++++ Given passage

That way one could have an open terminal and just have that running. Possibly add some trigger to make the system beep…or play an audio file (ringtone). Or make the Dreamcatcher screen flash…

Hell. I don’t even know where exactly the APRS messages file is on the device or if it’s plaintext or XML or something.

I got out of computer long ago and can’t code for shit.

But I do get the concept and know it can be done. I just need help.

Let me know if you throw something together. I’d love to see and re-learn.

Or @Abhishek to code in some filter options for us in the APRS Messaging area.

Regards,
-liam

This is exactly the kinda use case for which the API was created. You can get all the aprs messages by just making an http call to

http://(Dreamcatcher ip address)/DIRECT/getAPRS

It returns JSON, which you should be able to parse using something like jq

(unrelated, there a similar api for tuner stats http://(Dreamcatcher ip address)/DIRECT/getTunerStatus )

2 Likes

So this was my poor attempt at trying to do what I want to do.

I did find the APRS messages… a folder filled with .TXT, not just one .TXT.

/mnt/downloads/Amateur Radio/APRS/APRSAT

Tried this… but it wasn’t working great and I’m sure my syntax is wrong and there is a better way to do this.

There has to be a better way. @Abhishek

-liam

use the API I mentioned above.

++++++++
++++ Listed entries

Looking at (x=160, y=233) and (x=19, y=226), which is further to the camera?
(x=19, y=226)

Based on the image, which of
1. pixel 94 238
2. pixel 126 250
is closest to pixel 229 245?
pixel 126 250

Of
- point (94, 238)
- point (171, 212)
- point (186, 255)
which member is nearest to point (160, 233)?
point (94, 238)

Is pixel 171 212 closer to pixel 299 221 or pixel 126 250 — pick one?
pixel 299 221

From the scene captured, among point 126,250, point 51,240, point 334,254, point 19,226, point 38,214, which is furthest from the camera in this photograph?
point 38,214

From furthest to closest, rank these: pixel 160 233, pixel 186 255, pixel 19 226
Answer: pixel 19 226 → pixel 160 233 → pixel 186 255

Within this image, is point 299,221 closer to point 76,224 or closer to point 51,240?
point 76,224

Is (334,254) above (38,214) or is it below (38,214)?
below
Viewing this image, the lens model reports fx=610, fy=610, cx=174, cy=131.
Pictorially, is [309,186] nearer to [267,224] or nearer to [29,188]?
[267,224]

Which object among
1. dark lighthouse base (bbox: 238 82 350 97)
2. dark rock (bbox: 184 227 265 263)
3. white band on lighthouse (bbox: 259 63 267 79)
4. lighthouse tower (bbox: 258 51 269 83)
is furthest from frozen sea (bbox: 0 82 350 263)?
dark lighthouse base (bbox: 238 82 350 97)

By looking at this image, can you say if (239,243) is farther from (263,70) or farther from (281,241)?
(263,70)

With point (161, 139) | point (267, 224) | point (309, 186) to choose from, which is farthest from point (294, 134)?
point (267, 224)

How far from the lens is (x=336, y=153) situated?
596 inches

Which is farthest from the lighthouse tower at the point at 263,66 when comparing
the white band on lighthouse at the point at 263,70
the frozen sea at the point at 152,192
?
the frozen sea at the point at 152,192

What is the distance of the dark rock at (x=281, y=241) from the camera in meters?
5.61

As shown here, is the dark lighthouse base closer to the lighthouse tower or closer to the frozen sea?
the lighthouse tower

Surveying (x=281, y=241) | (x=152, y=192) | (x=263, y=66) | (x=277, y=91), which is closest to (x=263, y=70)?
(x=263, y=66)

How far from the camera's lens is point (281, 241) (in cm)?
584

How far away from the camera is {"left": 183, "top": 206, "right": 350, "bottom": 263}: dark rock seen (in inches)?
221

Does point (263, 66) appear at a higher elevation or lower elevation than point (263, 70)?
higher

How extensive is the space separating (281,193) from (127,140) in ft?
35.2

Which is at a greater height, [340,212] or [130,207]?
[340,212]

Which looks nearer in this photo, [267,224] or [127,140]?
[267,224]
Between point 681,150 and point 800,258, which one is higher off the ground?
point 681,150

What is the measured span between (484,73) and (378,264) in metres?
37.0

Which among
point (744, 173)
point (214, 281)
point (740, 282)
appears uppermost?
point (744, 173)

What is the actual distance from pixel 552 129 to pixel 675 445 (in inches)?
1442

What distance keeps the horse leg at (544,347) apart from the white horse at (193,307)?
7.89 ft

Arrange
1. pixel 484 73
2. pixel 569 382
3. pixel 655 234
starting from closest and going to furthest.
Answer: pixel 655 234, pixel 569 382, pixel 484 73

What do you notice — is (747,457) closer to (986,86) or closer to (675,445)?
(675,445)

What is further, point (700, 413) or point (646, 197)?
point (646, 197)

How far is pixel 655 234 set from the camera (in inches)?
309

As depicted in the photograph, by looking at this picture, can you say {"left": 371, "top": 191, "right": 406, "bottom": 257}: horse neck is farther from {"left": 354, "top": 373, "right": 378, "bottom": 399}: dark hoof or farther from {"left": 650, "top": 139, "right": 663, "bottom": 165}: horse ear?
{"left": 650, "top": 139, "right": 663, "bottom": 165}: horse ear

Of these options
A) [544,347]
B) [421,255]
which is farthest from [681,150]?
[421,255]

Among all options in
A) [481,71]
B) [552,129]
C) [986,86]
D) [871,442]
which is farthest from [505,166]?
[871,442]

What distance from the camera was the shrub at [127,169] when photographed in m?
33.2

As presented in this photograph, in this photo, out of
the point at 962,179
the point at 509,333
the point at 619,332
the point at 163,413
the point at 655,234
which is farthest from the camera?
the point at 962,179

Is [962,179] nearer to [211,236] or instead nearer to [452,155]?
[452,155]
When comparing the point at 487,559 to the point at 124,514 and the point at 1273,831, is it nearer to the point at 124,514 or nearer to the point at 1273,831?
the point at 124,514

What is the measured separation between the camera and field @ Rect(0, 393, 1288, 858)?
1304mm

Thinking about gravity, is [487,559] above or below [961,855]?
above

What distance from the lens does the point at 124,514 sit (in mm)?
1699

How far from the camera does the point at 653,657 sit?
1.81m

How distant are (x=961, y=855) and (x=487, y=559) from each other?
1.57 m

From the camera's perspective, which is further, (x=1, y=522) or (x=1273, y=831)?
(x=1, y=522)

++++++++

Retype the stretch of the Dreamcatcher APRS thread from "I did find the" through "I mentioned above.". This data has no connection to the forum thread about Dreamcatcher APRS messages.

I did find the APRS messages… a folder filled with .TXT, not just one .TXT.

/mnt/downloads/Amateur Radio/APRS/APRSAT

Tried this… but it wasn’t working great and I’m sure my syntax is wrong and there is a better way to do this.

There has to be a better way. @Abhishek

-liam

use the API I mentioned above.